Building a web analytics query. The goal of this query is to find out the average page views per session of people who viewed a certain page, so we can report on data such as:
- "sessions that loaded our home page averaged 2.1 pages"
- "sessions that loaded a particular article averages 2.4 pages"
and so on.
I'm using HyperSQL DB. All data is one table that basically looks like this:
session_id | event | page_id
1 | 'page load' | 1
1 | 'user action' | 1
1 | 'page load' | 2
2 | 'page load' | 1
3 | 'page load' | 1
3 | 'page load' | 2
3 | 'user action' | 2
3 | 'page load' | 3
... etc ...
In my queries/attempts so far, I am grouping by PageID. I need to get the Session IDs that reference this initial set of Page IDs, and then query again to get all Page IDs that are referenced by my new set of Session IDs.
THEN, I want to AVG the 'page load' events for this set of Session IDs.
Make sense?
I've tried a number of things, but am inexperienced enough with SQL that I can't crack it. I've tried some inner joins, and some subqueries (which gave me cardinality violations).
Update
The desired output would look something like:
page_id | sessions_including_this_page | avg_pages_per_session
1 | 2 | 2.1
2 | 4 | 1.7
Thanks!

*Required task a*
Answer these about the analytics query post, marking your answers (i), (ii), (iii):
(i) Which database is the poster using?
(ii) What did the poster's subqueries produce?
(iii) What average page count is given as the example for sessions that loaded the home page?

*Input data*
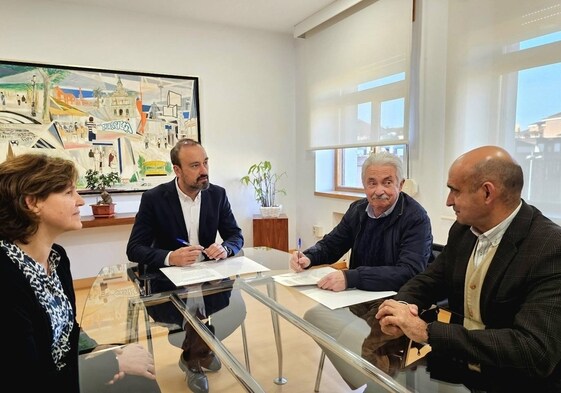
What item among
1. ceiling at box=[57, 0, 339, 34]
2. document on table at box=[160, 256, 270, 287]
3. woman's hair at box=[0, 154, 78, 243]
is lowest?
document on table at box=[160, 256, 270, 287]

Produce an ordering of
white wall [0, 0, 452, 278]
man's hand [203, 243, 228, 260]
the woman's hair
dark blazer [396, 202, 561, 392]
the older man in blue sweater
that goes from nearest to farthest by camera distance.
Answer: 1. dark blazer [396, 202, 561, 392]
2. the woman's hair
3. the older man in blue sweater
4. man's hand [203, 243, 228, 260]
5. white wall [0, 0, 452, 278]

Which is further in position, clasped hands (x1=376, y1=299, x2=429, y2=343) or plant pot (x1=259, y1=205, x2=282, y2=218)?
plant pot (x1=259, y1=205, x2=282, y2=218)

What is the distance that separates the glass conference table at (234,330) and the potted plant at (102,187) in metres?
1.66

*Required task b*
Can you arrange every line of the records as a Markdown table with the columns No. and Entry, numbering the rows and skipping blank lines? Leave the pictures out.

*Full output a*
(i) HyperSQL DB
(ii) Cardinality violations
(iii) 2.1 pages

*Full output b*
| No. | Entry |
|---|---|
| 1 | What item among |
| 2 | 1. ceiling at box=[57, 0, 339, 34] |
| 3 | 2. document on table at box=[160, 256, 270, 287] |
| 4 | 3. woman's hair at box=[0, 154, 78, 243] |
| 5 | is lowest? |
| 6 | document on table at box=[160, 256, 270, 287] |
| 7 | Produce an ordering of |
| 8 | white wall [0, 0, 452, 278] |
| 9 | man's hand [203, 243, 228, 260] |
| 10 | the woman's hair |
| 11 | dark blazer [396, 202, 561, 392] |
| 12 | the older man in blue sweater |
| 13 | that goes from nearest to farthest by camera distance. |
| 14 | Answer: 1. dark blazer [396, 202, 561, 392] |
| 15 | 2. the woman's hair |
| 16 | 3. the older man in blue sweater |
| 17 | 4. man's hand [203, 243, 228, 260] |
| 18 | 5. white wall [0, 0, 452, 278] |
| 19 | Which is further in position, clasped hands (x1=376, y1=299, x2=429, y2=343) or plant pot (x1=259, y1=205, x2=282, y2=218)? |
| 20 | plant pot (x1=259, y1=205, x2=282, y2=218) |
| 21 | What is the distance that separates the glass conference table at (234,330) and the potted plant at (102,187) in metres? |
| 22 | 1.66 |